An East London health foundation believes there is “no evidence” its patients’ data was stolen during a cyberattack – but their financial systems were affected.
On August 4th, hackers carried out a ransomware attack on Advanced, a software company that provides services to the North East London Foundation Trust (NELFT).
The attack affected the NHS 111 helpline, GP surgeries and mental health trusts such as NELFT.
However, according to minutes of the NELFT board meeting days after the August attack, patient data was not compromised as Advanced shut down its systems “very promptly”.
During the meeting, board members discussed the cyberattack but were told that although financial systems were affected, there was “no evidence that data was compromised by NELFT”.

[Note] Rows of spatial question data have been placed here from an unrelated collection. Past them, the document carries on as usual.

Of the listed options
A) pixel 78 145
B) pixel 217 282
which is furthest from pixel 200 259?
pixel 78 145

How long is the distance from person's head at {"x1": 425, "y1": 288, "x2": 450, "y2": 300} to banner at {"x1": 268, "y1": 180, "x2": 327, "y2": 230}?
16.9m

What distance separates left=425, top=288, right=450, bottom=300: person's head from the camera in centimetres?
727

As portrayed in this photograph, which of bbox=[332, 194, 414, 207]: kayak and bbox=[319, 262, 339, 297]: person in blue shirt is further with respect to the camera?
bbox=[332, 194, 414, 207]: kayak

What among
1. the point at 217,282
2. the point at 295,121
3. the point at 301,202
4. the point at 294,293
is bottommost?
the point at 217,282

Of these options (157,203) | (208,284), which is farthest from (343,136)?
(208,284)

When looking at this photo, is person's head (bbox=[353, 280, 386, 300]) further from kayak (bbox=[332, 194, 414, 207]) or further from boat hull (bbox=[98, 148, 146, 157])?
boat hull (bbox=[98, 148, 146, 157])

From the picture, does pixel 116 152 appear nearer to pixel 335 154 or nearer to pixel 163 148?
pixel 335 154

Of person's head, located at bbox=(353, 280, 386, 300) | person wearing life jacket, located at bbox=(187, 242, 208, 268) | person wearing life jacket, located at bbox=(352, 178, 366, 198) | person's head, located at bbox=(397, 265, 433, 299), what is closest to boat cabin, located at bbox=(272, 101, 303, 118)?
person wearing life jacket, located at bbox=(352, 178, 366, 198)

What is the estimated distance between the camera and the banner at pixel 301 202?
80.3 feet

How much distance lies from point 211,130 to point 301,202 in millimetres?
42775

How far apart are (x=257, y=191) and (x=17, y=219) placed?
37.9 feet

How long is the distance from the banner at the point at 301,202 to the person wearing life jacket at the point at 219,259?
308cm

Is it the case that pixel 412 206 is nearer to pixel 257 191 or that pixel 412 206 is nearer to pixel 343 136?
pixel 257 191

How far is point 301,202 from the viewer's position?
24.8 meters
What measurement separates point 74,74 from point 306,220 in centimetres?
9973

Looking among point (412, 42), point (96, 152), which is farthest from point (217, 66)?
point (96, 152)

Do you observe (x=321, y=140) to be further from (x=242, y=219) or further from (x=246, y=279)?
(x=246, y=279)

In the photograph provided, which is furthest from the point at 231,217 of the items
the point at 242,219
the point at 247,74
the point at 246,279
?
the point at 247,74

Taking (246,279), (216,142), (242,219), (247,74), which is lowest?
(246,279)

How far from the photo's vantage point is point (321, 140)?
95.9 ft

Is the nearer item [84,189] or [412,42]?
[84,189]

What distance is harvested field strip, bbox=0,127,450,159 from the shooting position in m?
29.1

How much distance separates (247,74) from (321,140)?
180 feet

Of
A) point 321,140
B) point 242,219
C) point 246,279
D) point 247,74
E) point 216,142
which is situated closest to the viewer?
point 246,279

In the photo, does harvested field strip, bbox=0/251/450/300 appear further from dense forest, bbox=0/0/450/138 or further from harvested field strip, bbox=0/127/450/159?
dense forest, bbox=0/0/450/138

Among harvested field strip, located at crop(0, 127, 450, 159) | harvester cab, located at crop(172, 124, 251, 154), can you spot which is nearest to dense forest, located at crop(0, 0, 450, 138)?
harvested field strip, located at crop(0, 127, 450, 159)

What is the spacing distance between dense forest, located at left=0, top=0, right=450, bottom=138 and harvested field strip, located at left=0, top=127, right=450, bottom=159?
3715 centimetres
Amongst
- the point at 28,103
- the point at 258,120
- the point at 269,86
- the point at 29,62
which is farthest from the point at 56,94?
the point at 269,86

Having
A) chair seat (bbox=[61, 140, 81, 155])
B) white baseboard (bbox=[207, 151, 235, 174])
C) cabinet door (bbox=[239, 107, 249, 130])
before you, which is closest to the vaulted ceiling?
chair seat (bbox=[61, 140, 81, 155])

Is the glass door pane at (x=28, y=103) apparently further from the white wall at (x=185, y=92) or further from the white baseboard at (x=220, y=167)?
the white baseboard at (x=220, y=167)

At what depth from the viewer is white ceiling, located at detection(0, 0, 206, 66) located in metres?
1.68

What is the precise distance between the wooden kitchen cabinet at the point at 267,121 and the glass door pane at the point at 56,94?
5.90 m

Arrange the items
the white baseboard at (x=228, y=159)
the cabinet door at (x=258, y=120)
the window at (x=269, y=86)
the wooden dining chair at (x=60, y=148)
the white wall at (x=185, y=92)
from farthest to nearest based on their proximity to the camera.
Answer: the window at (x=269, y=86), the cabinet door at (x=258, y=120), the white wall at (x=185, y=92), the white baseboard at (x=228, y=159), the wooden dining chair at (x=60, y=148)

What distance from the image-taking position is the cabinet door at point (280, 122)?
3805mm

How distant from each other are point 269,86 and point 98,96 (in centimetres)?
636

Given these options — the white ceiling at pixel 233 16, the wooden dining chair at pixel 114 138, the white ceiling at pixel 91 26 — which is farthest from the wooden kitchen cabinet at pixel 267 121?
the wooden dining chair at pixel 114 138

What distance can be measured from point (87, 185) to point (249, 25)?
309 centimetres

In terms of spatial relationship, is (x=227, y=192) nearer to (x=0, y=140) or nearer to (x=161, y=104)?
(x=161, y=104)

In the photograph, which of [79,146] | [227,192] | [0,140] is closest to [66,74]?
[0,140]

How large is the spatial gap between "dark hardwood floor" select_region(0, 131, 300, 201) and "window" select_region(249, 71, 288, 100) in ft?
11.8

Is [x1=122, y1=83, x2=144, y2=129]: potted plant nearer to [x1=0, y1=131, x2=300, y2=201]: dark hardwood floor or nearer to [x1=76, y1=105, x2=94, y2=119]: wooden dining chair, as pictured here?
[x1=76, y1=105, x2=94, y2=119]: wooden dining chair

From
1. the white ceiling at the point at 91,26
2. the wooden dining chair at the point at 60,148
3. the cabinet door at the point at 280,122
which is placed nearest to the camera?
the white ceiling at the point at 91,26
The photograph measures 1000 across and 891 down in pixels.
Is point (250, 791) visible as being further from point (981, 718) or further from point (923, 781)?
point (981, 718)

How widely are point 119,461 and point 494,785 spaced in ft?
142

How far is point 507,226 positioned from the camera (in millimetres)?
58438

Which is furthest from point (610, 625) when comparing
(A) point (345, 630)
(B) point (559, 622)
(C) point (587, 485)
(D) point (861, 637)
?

Finance director Malcolm Young told the board the systems were “cleaned, secure and could be back up and running as soon as possible” without impacting clinical services.
Board minutes show that NELFT suffered a “reduced cash balance” from the “phasing of debtors” after its ability to make payments was reduced in July and August.
According to a recent report in the newspaper “i”, 12 mental health foundations with tens of thousands of patients in Advanced’s Carenotes patient record system may still be affected.
A spokesman for Advanced told ‘i’ that the recovery process took “longer than expected” but backups from August 3 are available.
Documents from NELFT’s November board meeting show the trust has since reviewed the speed of its response to cyberattacks in monthly ‘tabletop’ exercises run by the NHS.
For most months, the Trust responded within the best practice time of 10 minutes, although in September of this year it responded within 22 minutes.
NELFT has been contacted for comment but has not responded at the time of publication.